The final regulations require that individuals identified as beneficial owners and applicants of a reporting company must disclose certain identifying information. (For a more detailed discussion of what entities are classified as reporting companies and which individuals are considered beneficial owners and applicants please refer to the previous post in this series about the Corporate Transparency Act.) An individual that is deemed to be a beneficial owner of or applicant for a reporting entity must provide his or her: (i) name, (ii) date of birth, (iii) residential address, (iv) unique identifying number, and (v) his or her photograph from an acceptable government-issued identification document (e.g., passport or driver’s license). Alternatively, an individual can obtain a “FinCEN identifier” and provide this number in lieu of the information listed above.
The final regulations provide further clarification regarding who will be considered a beneficial owner due to his or her ability to exercise “substantial control” over a reporting company by clarifying which individuals are considered senior officers of a reporting company and stating that a trustee may be deemed to exercise substantial control if a trust structure holds ownership interest in a reporting company.
Reporting companies formed prior to the January 1, 2024, effective date will have until January 1, 2025, to file an initial report disclosing the required identifying information about the reporting company itself as well as its beneficial owners. Reporting companies formed on or after January 1, 2024, will have 30 days to file the initial report, which must include the identifying information on the reporting company itself as well as its beneficial owners and applicants. Once the initial report has been filed, both existing and new reporting companies will have to file updates within 30 days of a change in their beneficial ownership information.
In contrast to the proposed regulations, the final regulations limit when information is required to be disclosed in relation to an applicant. The applicants of a reporting company formed before January 1, 2024, are not required to be disclosed. Additionally, after the initial report, a reporting company (regardless of when formed) is not required to update the applicant’s identifying information.
The remaining two sets of regulations under the Corporate Transparency Act, not yet released, are expected to address the framework for access to this beneficial owner information as well as to update the customer due diligence rules surrounding the opening of new accounts by financial institutions.
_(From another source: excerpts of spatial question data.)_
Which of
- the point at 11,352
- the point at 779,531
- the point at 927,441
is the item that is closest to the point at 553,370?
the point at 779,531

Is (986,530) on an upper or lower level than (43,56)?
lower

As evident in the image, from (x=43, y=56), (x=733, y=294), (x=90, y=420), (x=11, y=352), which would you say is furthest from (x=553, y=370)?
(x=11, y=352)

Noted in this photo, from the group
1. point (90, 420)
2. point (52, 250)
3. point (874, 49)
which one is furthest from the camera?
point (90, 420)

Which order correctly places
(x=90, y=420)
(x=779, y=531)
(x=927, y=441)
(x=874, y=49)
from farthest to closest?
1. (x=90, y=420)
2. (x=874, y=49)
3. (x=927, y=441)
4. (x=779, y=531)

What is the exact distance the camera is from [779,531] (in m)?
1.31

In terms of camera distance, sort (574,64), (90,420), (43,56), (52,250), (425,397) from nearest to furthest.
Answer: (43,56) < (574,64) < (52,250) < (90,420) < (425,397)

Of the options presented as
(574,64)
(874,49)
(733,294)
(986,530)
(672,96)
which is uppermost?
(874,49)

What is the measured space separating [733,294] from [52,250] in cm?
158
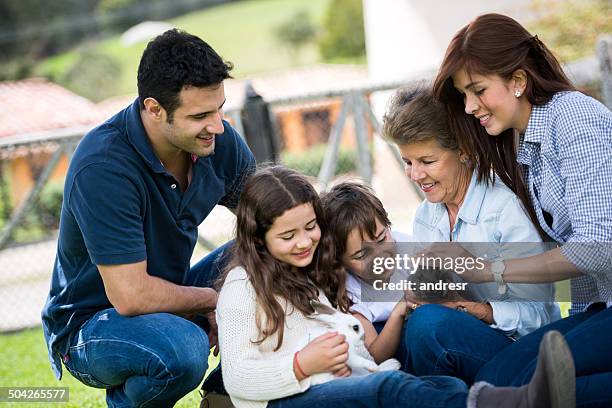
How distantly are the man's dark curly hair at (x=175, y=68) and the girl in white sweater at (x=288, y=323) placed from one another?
15.0 inches

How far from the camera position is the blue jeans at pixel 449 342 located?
2803 millimetres

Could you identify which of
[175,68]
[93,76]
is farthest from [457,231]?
[93,76]

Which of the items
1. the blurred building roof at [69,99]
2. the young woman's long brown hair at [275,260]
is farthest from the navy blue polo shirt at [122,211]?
the blurred building roof at [69,99]

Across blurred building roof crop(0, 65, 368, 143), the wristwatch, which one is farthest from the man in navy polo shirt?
blurred building roof crop(0, 65, 368, 143)

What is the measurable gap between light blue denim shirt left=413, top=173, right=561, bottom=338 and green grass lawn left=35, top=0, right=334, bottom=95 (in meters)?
37.8

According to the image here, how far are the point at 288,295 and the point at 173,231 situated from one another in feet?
1.99

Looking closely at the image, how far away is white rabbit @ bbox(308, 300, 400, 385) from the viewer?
2850 mm

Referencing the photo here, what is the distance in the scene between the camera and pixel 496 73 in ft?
9.41

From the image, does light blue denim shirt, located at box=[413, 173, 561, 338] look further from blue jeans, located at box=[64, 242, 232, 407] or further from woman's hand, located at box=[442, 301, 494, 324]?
blue jeans, located at box=[64, 242, 232, 407]

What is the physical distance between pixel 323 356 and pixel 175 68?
3.63ft

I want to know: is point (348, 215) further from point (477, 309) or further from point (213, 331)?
point (213, 331)

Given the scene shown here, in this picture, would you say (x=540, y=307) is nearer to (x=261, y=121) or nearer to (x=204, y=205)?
(x=204, y=205)

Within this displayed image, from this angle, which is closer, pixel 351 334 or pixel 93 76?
pixel 351 334

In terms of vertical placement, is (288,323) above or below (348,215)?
below
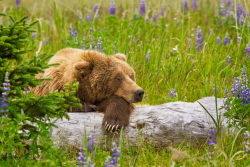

As the effective date is now set for January 1, 2024, advisors should begin to review and determine which entities will be considered reporting companies and for each reporting company, which individuals will be classified as the beneficial owners and applicants. Additionally, institutions that regularly establish entities and advisors who may be considered to exercise substantial control over entities (e.g., trustees, directors, senior-level employees) should establish internal processes to efficiently monitor and disclose the required identifying information.